**STATED GOAL**. Copy out every line from the one containing "Within the scene" down through the last line of the entries, and reproduce each line without any change.

**TASK INPUTS**.
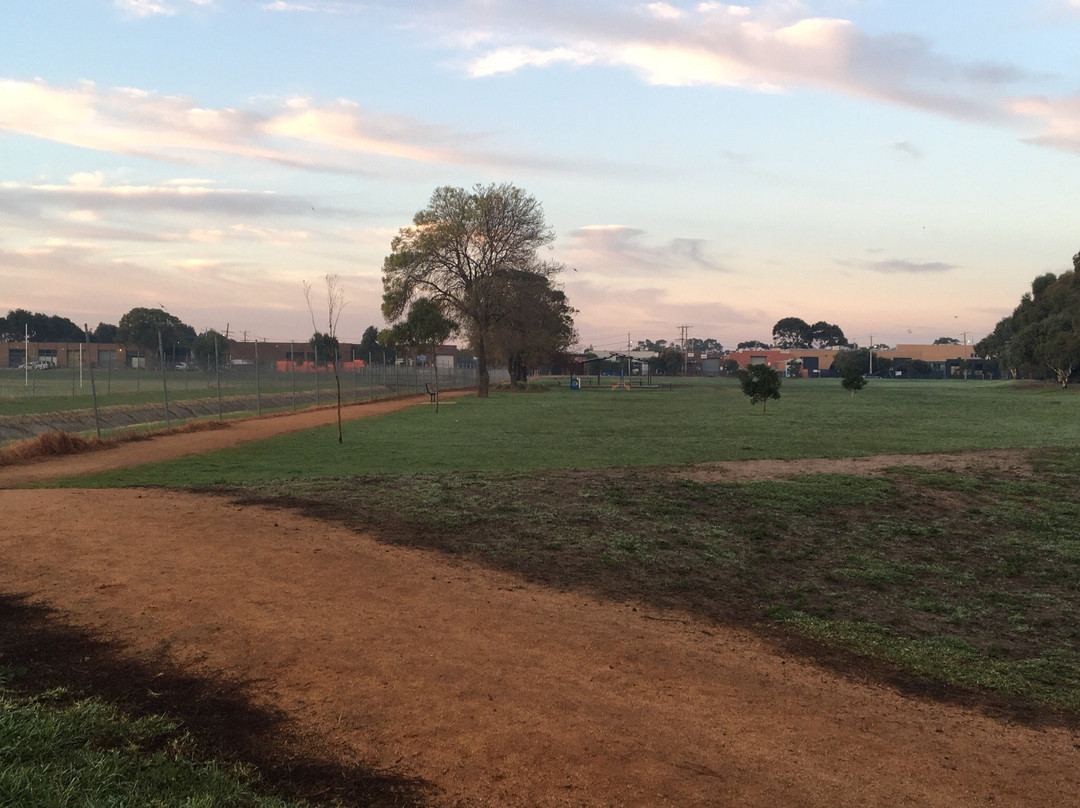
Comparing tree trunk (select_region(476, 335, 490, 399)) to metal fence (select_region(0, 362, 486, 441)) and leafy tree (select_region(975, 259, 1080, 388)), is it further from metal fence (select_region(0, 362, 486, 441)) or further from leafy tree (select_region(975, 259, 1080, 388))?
leafy tree (select_region(975, 259, 1080, 388))

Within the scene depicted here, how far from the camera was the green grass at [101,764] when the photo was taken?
12.7 ft

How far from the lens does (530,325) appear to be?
61438 mm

**THE COMPLETED TASK**.
Within the scene depicted here, how far from the camera was the green grass at [101,764] when the photo was taken?
12.7 ft

How far from the lens does (530,325) appear to be?
61438 mm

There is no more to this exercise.